Par Renaud Pilote
Tandis que les vents frisquets de l’automne remplissaient mes narines d’un doux parfum de chlorophylle fatiguée, tandis que la pluie austère rinçait les trottoirs empoussiérés par les négligences de l’été, je promenai ma carcasse au gré des escarpements de la ville, guidé par le ru des rues. On l’aura remarqué, ces écoulements délicats aboutissent immanquablement dans des trous grillagés rectangulaires et amanchés à même l’asphalte selon un savant calcul nécessitant une connaissance approfondie des lois gravitationnelles. L’eau, en effet, est plus lourde que l’air : c’est là une vérité que semblent nous rappeler, par leurs clapotis harmonieux, les bouches d’égout.
En fait d’eau, les bouches d’égout en ont vu d’autres. Boit-sans-soif, elles accueillent sans faire la fine bouche les eaux usées, eaux grasses, eaux ménagères, eaux de jouvence, eaux de Pâques et eaux bénites, eaux de Seltz, de Cologne et de Javel, eaux vives, eaux dures et eaux douces d’un monde qui, du reste, s’en va plutôt à vau-l’eau. Ayant la couenne solide, elles ne recrachent que très rarement ces heureuses mixtures qui ont sur elles l’effet inoffensif d’une inadéquate homéopathie. Si elles rotent, je n’en sais rien : peutêtre se réservent-elles cela pour le petit matin ? Quoi qu’il en soit, j’aime bien prêter vaguement l’oreille aux gargarismes quotidiens des entrailles mal-aimées de la ville afin de surprendre quelque amusante impolitesse.

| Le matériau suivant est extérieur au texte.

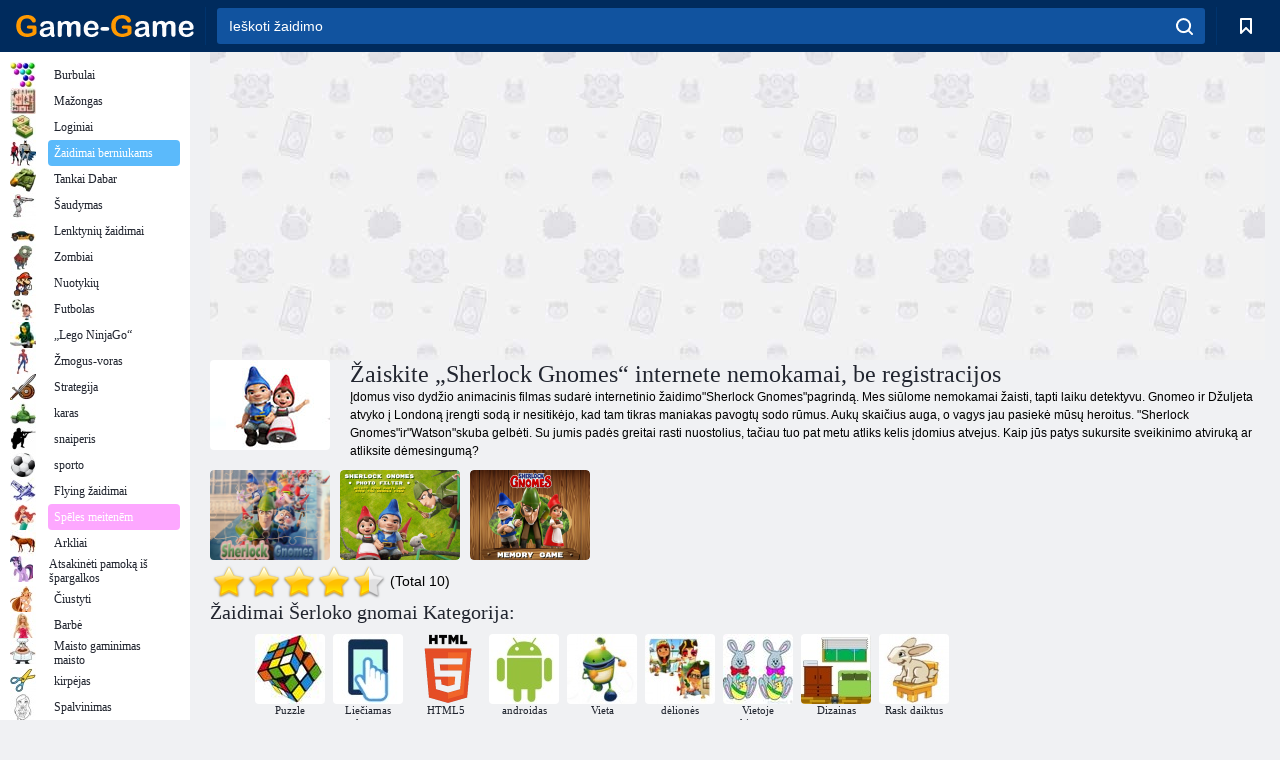

--- FILE ---
content_type: text/html; charset=utf-8
request_url: https://www.google.com/recaptcha/api2/aframe
body_size: 183
content:
<!DOCTYPE HTML><html><head><meta http-equiv="content-type" content="text/html; charset=UTF-8"></head><body><script nonce="lnOeCF5DLbvUR7jc9CEYkg">/** Anti-fraud and anti-abuse applications only. See google.com/recaptcha */ try{var clients={'sodar':'https://pagead2.googlesyndication.com/pagead/sodar?'};window.addEventListener("message",function(a){try{if(a.source===window.parent){var b=JSON.parse(a.data);var c=clients[b['id']];if(c){var d=document.createElement('img');d.src=c+b['params']+'&rc='+(localStorage.getItem("rc::a")?sessionStorage.getItem("rc::b"):"");window.document.body.appendChild(d);sessionStorage.setItem("rc::e",parseInt(sessionStorage.getItem("rc::e")||0)+1);localStorage.setItem("rc::h",'1769083106621');}}}catch(b){}});window.parent.postMessage("_grecaptcha_ready", "*");}catch(b){}</script></body></html>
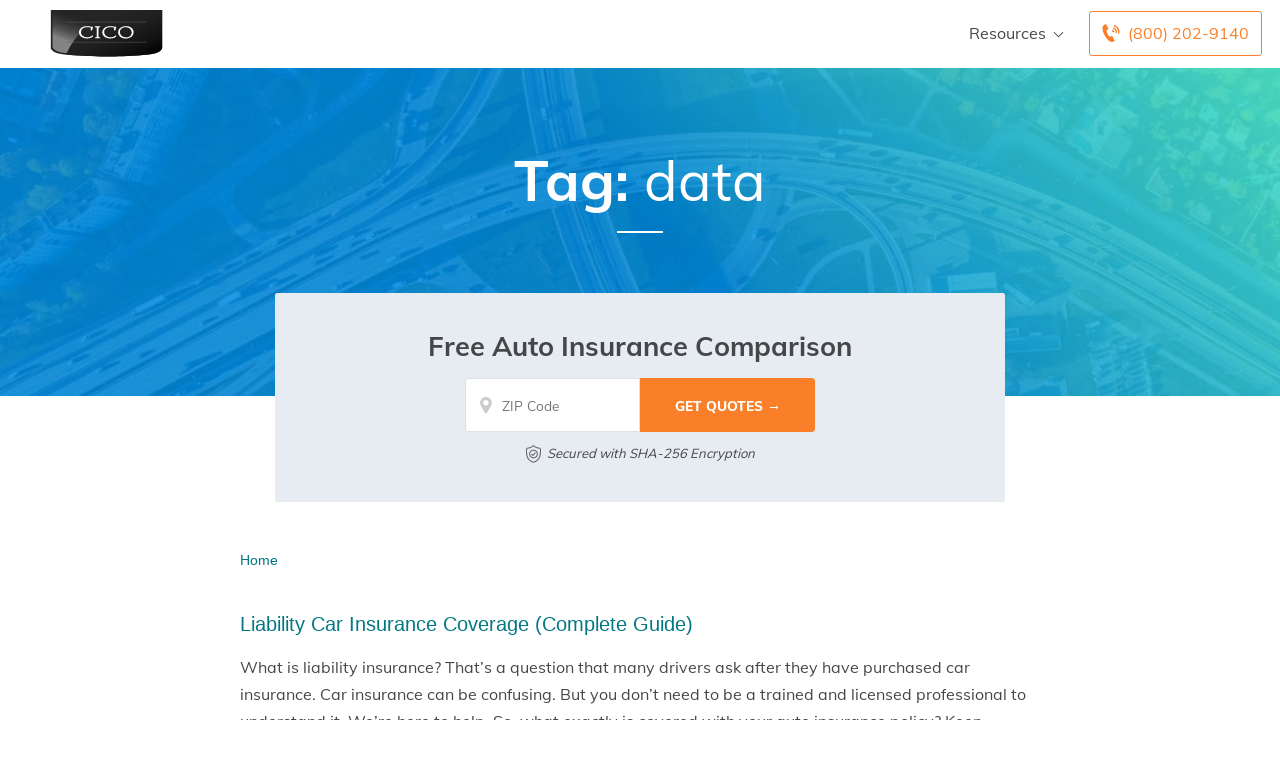

--- FILE ---
content_type: image/svg+xml
request_url: https://www.carinsurancecalculatoronline.com/wp-content/uploads/2022/01/CICO-Logo.svg
body_size: 682
content:
<?xml version="1.0" encoding="utf-8"?>
<!-- Generator: Adobe Illustrator 25.2.1, SVG Export Plug-In . SVG Version: 6.00 Build 0)  -->
<svg version="1.1" id="Layer_1" xmlns="http://www.w3.org/2000/svg" xmlns:xlink="http://www.w3.org/1999/xlink" x="0px" y="0px"
	 viewBox="0 0 215 92" style="enable-background:new 0 0 215 92;" xml:space="preserve">
<style type="text/css">
	.st0{fill:#252525;}
	.st1{fill:url(#SVGID_1_);}
	.st2{opacity:0.44;fill:url(#SVGID_2_);}
	.st3{fill:none;stroke:#606060;}
	.st4{fill:#FFFFFF;}
</style>
<g>
	<path class="st0" d="M214.2,71.5V-0.4H109.6h-4.2H0.8v71.9c0,0-1.5,11,26.2,13.7s56.6,3.6,69.5,3.8c6.1,0.1,9.3,0.1,11,0.1
		c1.7,0,4.9,0,11-0.1c12.9-0.2,41.8-1.1,69.5-3.8C215.7,82.5,214.2,71.5,214.2,71.5z"/>
	<g>
		<linearGradient id="SVGID_1_" gradientUnits="userSpaceOnUse" x1="110.096" y1="16.7269" x2="154.2366" y2="111.5209">
			<stop  offset="0" style="stop-color:#252525"/>
			<stop  offset="0.3148" style="stop-color:#202020"/>
			<stop  offset="0.6975" style="stop-color:#111111"/>
			<stop  offset="1" style="stop-color:#000000"/>
		</linearGradient>
		<path class="st1" d="M214.2,71.5V-0.4h-89.6c-3.9,2.1-7.9,4.1-11.9,6.1C78,23.5,47.7,49.3,30,85.5c26.7,2.5,54,3.3,66.5,3.5
			c6.1,0.1,9.3,0.1,11,0.1c1.7,0,4.9,0,11-0.1c12.9-0.2,41.8-1.1,69.5-3.8C215.7,82.5,214.2,71.5,214.2,71.5z"/>
		<linearGradient id="SVGID_2_" gradientUnits="userSpaceOnUse" x1="38.727" y1="62.5362" x2="59.195" y2="6.4215">
			<stop  offset="0" style="stop-color:#FFFFFF"/>
			<stop  offset="1" style="stop-color:#000000;stop-opacity:0"/>
		</linearGradient>
		<path class="st2" d="M108.3,5.5c3.7-1.9,7.4-3.9,11-5.9h-14h-3.9H4.1V69c0,0-1.4,10.6,24.4,13.3c0.9,0.1,1.9,0.2,2.8,0.3
			C47.7,47.6,75.9,22.7,108.3,5.5z"/>
	</g>
</g>
<g>
	<line class="st3" x1="30.5" y1="23.2" x2="184.5" y2="23.2"/>
	<line class="st3" x1="30.5" y1="61.8" x2="184.5" y2="61.8"/>
</g>
<g>
	<path class="st4" d="M70,30.9c2.9,0,5.1,0.4,6.7,0.7c0.9,0.2,1.7,0.5,2.3,0.7h1.3c1.3,0,1.5,0.3,1.3,1l-1.7,5c-0.2,0.7-0.6,1-1.1,1
		c-0.4,0-0.7-0.1-1.1-0.2c-0.2,0-0.4-0.1-0.6-0.2l0.6-5c-0.6-0.2-1.2-0.3-2-0.5c-1.2-0.2-3.1-0.5-5.3-0.5c-7.3,0-12,3.6-12,9.1
		c0,6.2,5.4,10.3,12,10.3c3.6,0,5.9-0.9,7.5-1.8c0.9-0.5,1.6-1.1,2.2-1.8c1.1,0,1.7,0.5,1.7,1.1c0,1.4-4.3,4.7-11.8,4.7
		c-8.8,0-15.2-4.9-15.2-11.6C54.8,35.9,61.4,30.9,70,30.9z"/>
	<path class="st4" d="M92.3,51.1c0,1.6,3.4,1.1,3.4,2.3c0,0.3-0.1,0.5-0.2,0.6l-0.2,0.2l-1-0.1c-0.6,0-1.5-0.1-2.2-0.1
		c-2.2,0-4.1,0.2-5.6,0.2c-0.9,0-1.3-0.3-1.3-0.8c0-1.1,3.4-0.7,3.4-2.3V33.5c-2.6,0-3.4-0.7-3.4-1.5c0-0.1,0-0.3,0.1-0.5l0.1-0.2h9
		c0.9,0,1.3,0.3,1.3,0.8c0,1.1-3.4,0.7-3.4,2.3V51.1z"/>
	<path class="st4" d="M114.6,30.9c2.9,0,5.1,0.4,6.7,0.7c0.9,0.2,1.7,0.5,2.3,0.7h1.3c1.3,0,1.5,0.3,1.3,1l-1.7,5
		c-0.2,0.7-0.6,1-1.1,1c-0.4,0-0.7-0.1-1.1-0.2c-0.2,0-0.4-0.1-0.6-0.2l0.6-5c-0.6-0.2-1.2-0.3-2-0.5c-1.2-0.2-3.1-0.5-5.3-0.5
		c-7.3,0-12,3.6-12,9.1c0,6.2,5.4,10.3,12,10.3c3.6,0,5.9-0.9,7.5-1.8c0.9-0.5,1.6-1.1,2.2-1.8c1.1,0,1.7,0.5,1.7,1.1
		c0,1.4-4.3,4.7-11.8,4.7c-8.8,0-15.2-4.9-15.2-11.6C99.4,35.9,106.1,30.9,114.6,30.9z"/>
	<path class="st4" d="M145.1,30.9c7.9,0,14.4,4.9,14.4,11.6c0,7.2-6.7,12.2-15.4,12.2c-7.9,0-14.4-4.9-14.4-11.6
		C129.7,35.9,136.3,30.9,145.1,30.9z M144,33c-6,0-10.7,3.6-10.7,9.1c0,6.4,5.4,10.4,11.8,10.4c6,0,10.7-3.6,10.7-9.1
		C155.8,37.1,150.4,33,144,33z"/>
</g>
</svg>
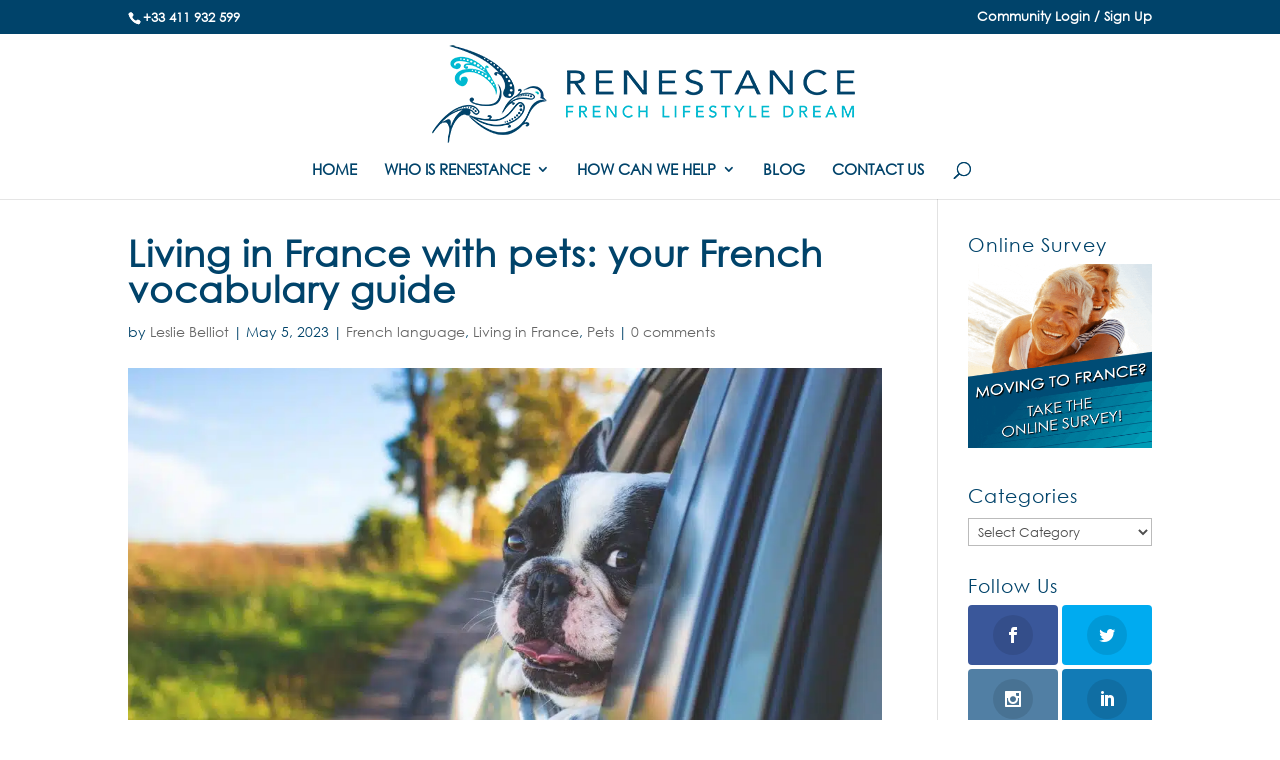

--- FILE ---
content_type: text/css; charset=utf-8
request_url: https://www.renestance.com/wp-content/cache/min/1/wp-content/plugins/kadence-related-content/assets/css/related-content.css?ver=1768439653
body_size: 90
content:
#kt_rc_carousel_outer{padding:2em 0}#kt_rc_carousel_outer .kt_rc_carousel .kt_rc_item,#kt_rc_carousel_outer .kt_rc_carousel .loop-entry{background:0 0;box-shadow:none}.kt_related_content_post_date .updated{display:block}#kt_rc_carousel_outer h3.sectiontitle{margin-bottom:1.5rem}a.kt_related_content_title_link{text-decoration:none}.kt_rc_carousel .kt_item_fade_in{opacity:1}.kt_rc_item_content{padding:10px}.kt_rc_carousel .kt_rc_item_content .entry-title{margin:0;font-size:20px}.kt_rc_carousel .star-rating{display:block;margin:3px auto 3px;float:none}.kt_rc_carousel .notrated{color:#ccc;text-transform:uppercase;font-size:10px;display:block}.kt_rc_carousel .price{font-size:16px;min-height:34px}.kt_related_content_post_type{text-transform:uppercase;font-size:10px;border-bottom:1px solid #eee;padding:0 10px;margin-left:-10px;color:#bbb;margin-right:-10px;margin-top:-5px;margin-bottom:7px}.kt_related_content_post_date{text-transform:uppercase;font-size:11px;font-weight:300}.kt_rc_item.kt-rc-center-align{text-align:center}.kt_rc_item.kt-rc-left-align{text-align:left}.kt_rc_item.kt-rc-right-align{text-align:right}

--- FILE ---
content_type: text/css; charset=utf-8
request_url: https://www.renestance.com/wp-content/cache/min/1/wp-content/themes/Divi-RNS/style.css?ver=1768439653
body_size: 564
content:
@font-face{font-display:swap;font-family:'Corinthia';font-style:normal;font-weight:400;src:local('Corinthia'),local('Corinthia-Regular'),url(/wp-content/themes/Divi-RNS/fonts/CorinthiaMedium-ROB.woff) format('woff');unicode-range:U+0000-00FF,U+0131,U+0152-0153,U+02C6,U+02DA,U+02DC,U+2000-206F,U+2074,U+20AC,U+2212,U+2215}@font-face{font-display:swap;font-family:'CenturyGothic';font-style:normal;font-weight:400;src:local('CenturyGothic'),local('CenturyGothic-Regular'),url(/wp-content/themes/Divi-RNS/fonts/CenturyGothic.woff) format('woff');unicode-range:U+0000-00FF,U+0131,U+0152-0153,U+02C6,U+02DA,U+02DC,U+2000-206F,U+2074,U+20AC,U+2212,U+2215}.corinthia h1,.corinthia h2,.corinthia h3,.corinthia h4,.corinthia h5,.corinthia h6{font-family:'Corinthia',cursive}body{font-family:'CenturyGothic'}.blurb-card-left,.blurb-card-center,.blurb-card-right{border-radius:4px;padding:25px 25px 25px 25px;box-shadow:0 1px 3px rgba(0,67,106,.08)!important;transition:all 0.1s linear;margin-top:-50px}.blurb-card-left:hover{box-shadow:5px 15px 15px rgba(0,67,106,.2)!important;transition:all 0.1s linear}.blurb-card-center:hover{box-shadow:0 15px 15px rgba(0,67,106,.2)!important;transition:all 0.1s linear}.blurb-card-right:hover{box-shadow:-5px 15px 15px rgba(0,67,106,.2)!important;transition:all 0.1s linear}.et_pb_button,.button,.wpcf7-submit{color:white!important;border:1px solid white!important}.button:enabled:hover,.wpcf7-submit:enabled:hover{color:#00436a!important}.button:disabled,.wpcf7-submit:disabled{cursor:not-allowed;opacity:.5}.button:disabled:hover,.wpcf7-submit:disabled:hover{color:rgb(84,84,84)!important}.cn-set-cookie,.cn-more-info,.wpcf7-submit{padding:.3em 0.7em!important;font-weight:bold!important;font-size:13px!important;border:1px solid white!important;border-radius:3px!important;background:#00bad1!important}.cn-set-cookie::after,.cn-more-info::after{content:none!important}.et_pb_button::after,.button::after{transition:all 0s!important}.wpcf7-form-control{border-radius:3px;font-size:18px!important;box-sizing:border-box;width:100%;margin:0;outline:0;line-height:1;color:#4e4e4e;background-color:none;font-family:'CenturyGothic'}.wpcf7-form-control:not(.wpcf7-recaptcha):not(.wpcf7-checkbox):not(.wpcf7-radio){border:1px solid #bbb;padding:15px!important}.wpcf7-checkbox,.wpcf7-radio{line-height:1.7em}.wpcf7-form-control:focus{border-color:#2d3940;color:#3e3e3e}.wpcf7-submit{font-size:20px!important}.author_bio img.avatar{border-radius:50%}.comment_avatar img{width:80px}span.fn{font-size:23px;color:#00436a}.woocommerce-message a,.woocommerce-info a{color:#fff;text-decoration:underline}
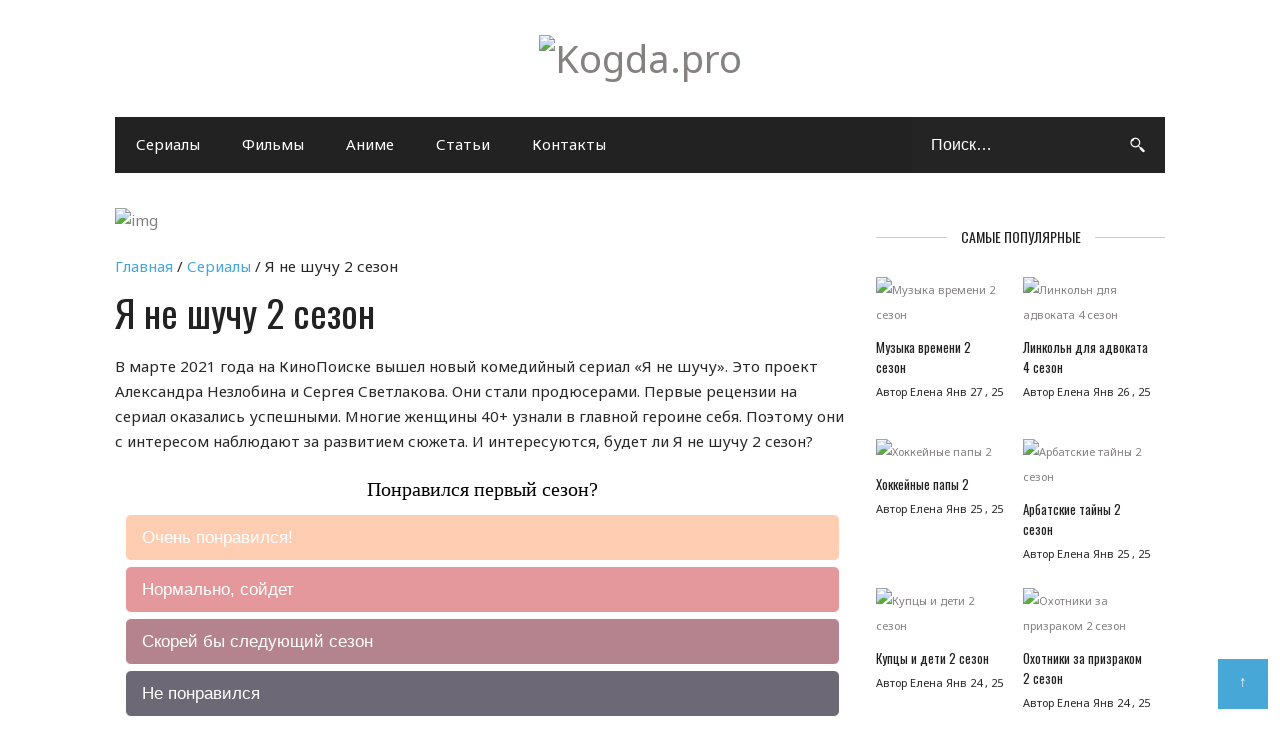

--- FILE ---
content_type: text/html; charset=utf-8
request_url: https://www.google.com/recaptcha/api2/aframe
body_size: 268
content:
<!DOCTYPE HTML><html><head><meta http-equiv="content-type" content="text/html; charset=UTF-8"></head><body><script nonce="3WNYBSG45yjxf7brw0bTpA">/** Anti-fraud and anti-abuse applications only. See google.com/recaptcha */ try{var clients={'sodar':'https://pagead2.googlesyndication.com/pagead/sodar?'};window.addEventListener("message",function(a){try{if(a.source===window.parent){var b=JSON.parse(a.data);var c=clients[b['id']];if(c){var d=document.createElement('img');d.src=c+b['params']+'&rc='+(localStorage.getItem("rc::a")?sessionStorage.getItem("rc::b"):"");window.document.body.appendChild(d);sessionStorage.setItem("rc::e",parseInt(sessionStorage.getItem("rc::e")||0)+1);localStorage.setItem("rc::h",'1768494615958');}}}catch(b){}});window.parent.postMessage("_grecaptcha_ready", "*");}catch(b){}</script></body></html>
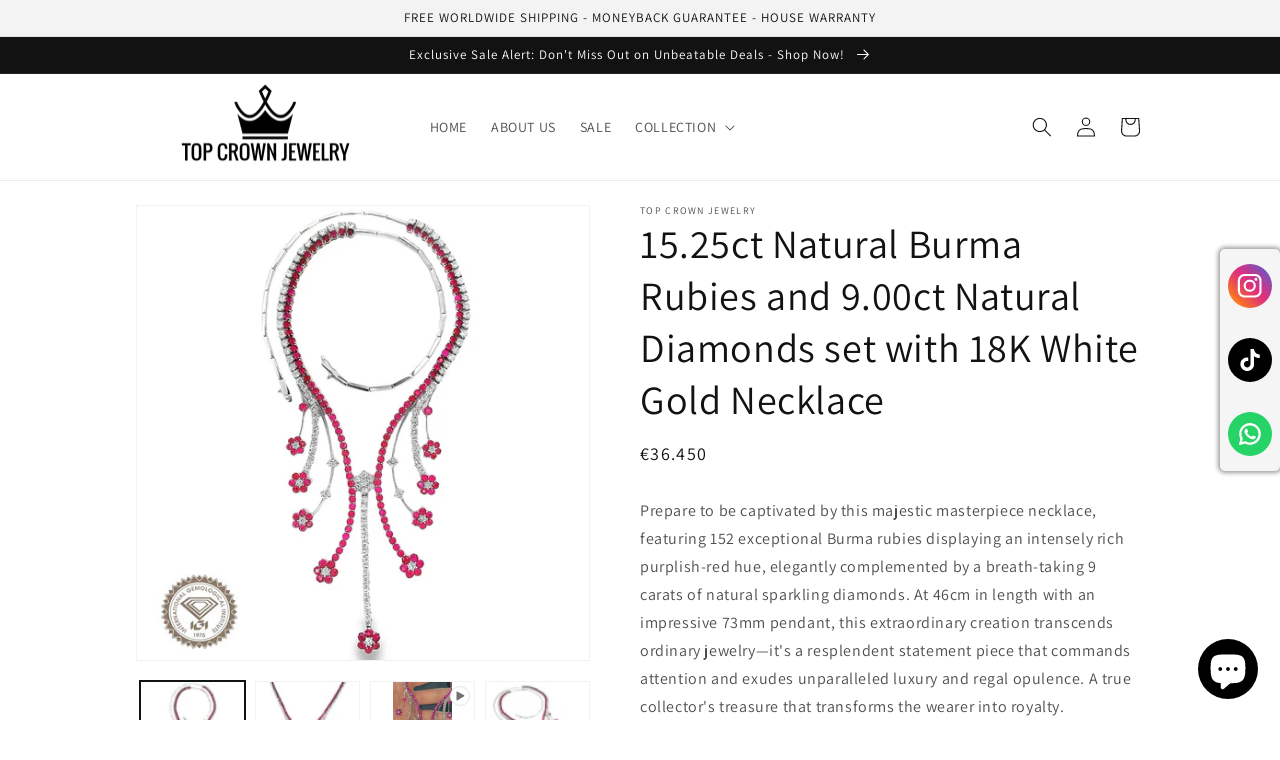

--- FILE ---
content_type: text/css
request_url: https://topcrownjewelry.com/cdn/shop/t/4/assets/section-multicolumn-slider-custom.css?v=92281734930499955591676517534
body_size: -641
content:
 .grid--2-col-tablet.slider--everywhere .multicolumn-list__item {
      margin-top: 0;
  }

  .multicolumn .slider--everywhere+.slider-buttons {
      display: flex;
  }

Arrivé dans un cul-de-sac, je m’arrêtai, fasciné par l’étonnant débit ingurgité par la bouche d’égout qui s’y trouvait. J’avale pas mal d’eau moi aussi : eaux minérales, eaux traitées, eaux sucrées, eaux carbonisées, eaux tonifiées, eaux houblonnées et eaux de fleurs d’oranger. Yolo ! Mais à regarder l’ogre métallique calant goulument son all you can drink octroyé par l’averse en cours, je n’eus soudain plus du tout l’eau à la bouche, qui devint pâteuse telle une eau dentifrice. Haut-le-coeur. Je n’étais pas de taille face aux exploits d’un tel gorgoton et eus l’impression d’assister à l’équivalent liquide des compétitions de mangeurs de hot-dogs. De cette fontaine souterraine, jamais je ne boirai l’eau. Je jetai un court regard aux alentours et dégobillai sur la grille qui aucunement ne sourcilla.
Déshydraté, je m’assis un moment sur la chaîne de trottoir afin de reprendre mes esprits. C’est alors que surgit de la bouche d’égout ce qui s’apparentait à une musique à bouche. L’air était mélancolique, voire presque mièvre, et je restai là à l’écouter, bouche bée. Je ne cherchai pas à savoir qui pouvait bien se faire aller la ruine-babines ainsi, dans le ventre de ce qui n’est certainement pas une déesse aux cent bouches : le bouche-à-oreille me suffit pour l’instant. Les minutes passèrent et, tandis que la pluie redoublait d’ardeur, je me sentis mieux, bercé par cette mélodie à l’eau de rose qui m’enlevait les mots de la bouche. Mes chers amis, me demanderiez-vous où se trouve l’impasse au fond de laquelle se trouve cette bouche d’égout si musicale et qui m’apporta tant de réconfort qu’égoïstement je ne parlerais pas. Motus et bouche cousue.